Catholic CornucopiadCheney

Beata nobis gaudia

Round roll the weeks our hearts to greet

The Hymns of the Breviary and Missal

  1. Beata nobis gaudia
    Anni reduxit orbita,
    Cum Spiritus paraclitus
    Illapsus est Apostolis.
  2. Ignis vibrante lumine
    Linguæ figuram detulit,
    Verbis ut essent proflui,
    Et caritate fervidi.
  3. Linguis loquuntur omnium,
    Turbæ pavent Gentilium:
    Musto madere deputant,
    Quos spiritus repleverat.
  4. Parata sunt hæc mystice,
    Paschæ peracto tempore,
    Sacro dierum circulo,
    Quo lege fit remissio.
  5. Te nunc Deus piissime
    Vultu precamur cernuo,
    Illapsa nobis cœlitus
    Largire dona Spiritus.
  6. Dudum sacrata pectora
    Tua replesti gratia:
    Dimitte nostra crimina,
    Et da quieta tempora.
  7. Deo Patri sit gloria,
    Et Filio, qui a mortuis
    Surrexit, ac Paraclito.
    In sæculorum sæcula.
  1. Round roll the weeks our hearts to greet,
    With blissful joy returning;
    For lo!
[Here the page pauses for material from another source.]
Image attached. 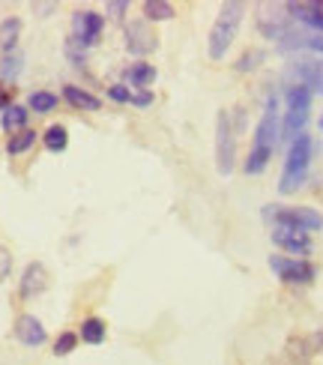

The Holy Paraclete
    On twelve bright brows sits burning:
  2. With quivering flame He lights on each,
    In fashion like a tongue, to teach
    That eloquent they are of speech,
    Their hearts with true love yearning.
  3. While with all tongues they speak to all,
    The nations deem them maddened,
    And drunk with wine the Prophets call,
    Whom God’s good Spirit gladdened;
  4. A marvel this—in mystery done—
    The holy Paschaltide outrun,
    By numbers told, whose reckoning won
    Remission for the saddened.
  5. O God most Holy, Thee we pray,
    With reverent brow low bending,
    Grant us the Spirit’s gifts to-day—
    The gifts from heaven descending;
  6. And, since, Thy grace hath deigned to bide
    Within our breasts once sanctified,
    Deign, Lord, to cast our sins aside,
    Henceforth calm seasons sending.
  7. To God the Father, laud and praise,
    Praise to the Son be given;
    Praise to the Spirit of all grace,
    The fount of graces seven—
  8. As was of old, all worlds before,
    Is now and shall be evermore,
    When time and change are spent and o’er—
    All praise in earth and heaven.
Author: Ascribed to St. Hilary, Bishop of Poitiers (d. 368), but on insufficient evidence. Meter: Iambic dimeter. Translation by W. J. Blew. There are about twenty translations. The Annus Sanctus contains three translations, and a fragment of a fourth. Liturgical Use: Hymn for Lauds on Whitsunday and throughout the octave.
  1. “The circle of the year has again brought back to us blessed joys, when the Spirit, the Comforter, came down upon the Apostles.”
  2. “The fire with tremulous flame assumed the shape of a tongue, that they might be eloquent in speech and fervent in charity.” Et apparuerunt illis dispertitæ linguæ tamquam ignis, seditque supra singulos eorum (Acts 2, 3).
  3. “Speaking in the tongues of all, the multitudes of the Gentiles are amazed: they deemed as drunk with new wine, those whom the Holy Ghost had filled.”
  4. “These things were wrought mystically, when the Paschal time was completed, in the sacred circle of days in which by law remission occurred.” Circulo = numero, as in the Original Text. Remissio: The allusion is to the annus remissionis (Ezech. 46, 17), or Year of Jubilee, which in the Old Law occurred every fifty years (cf. Lev. 25). During the Year of Jubilee, debts were remitted, slaves liberated, etc. Read the article on Jubilee, in the Cath. Encycl. Read also the article on Sabbatical Year, as both are referred to in Lev. 25.
  5. “With bowed heads, we now beseech Thee, O most loving God, to bestow upon us the gifts of the Holy Ghost, which were sent down from heaven.” Largire, imper. of largior.
  6. “Formerly Thou didst fill with Thy grace sacred breasts; pardon now our sins and grant us peaceful days.” The first two lines of this stanza may refer either to our own breasts sanctified in Baptism, or to the breasts of the Apostles which were sanctified in so wondrous a manner on the day of Pentecost. Note the elaborate English doxology.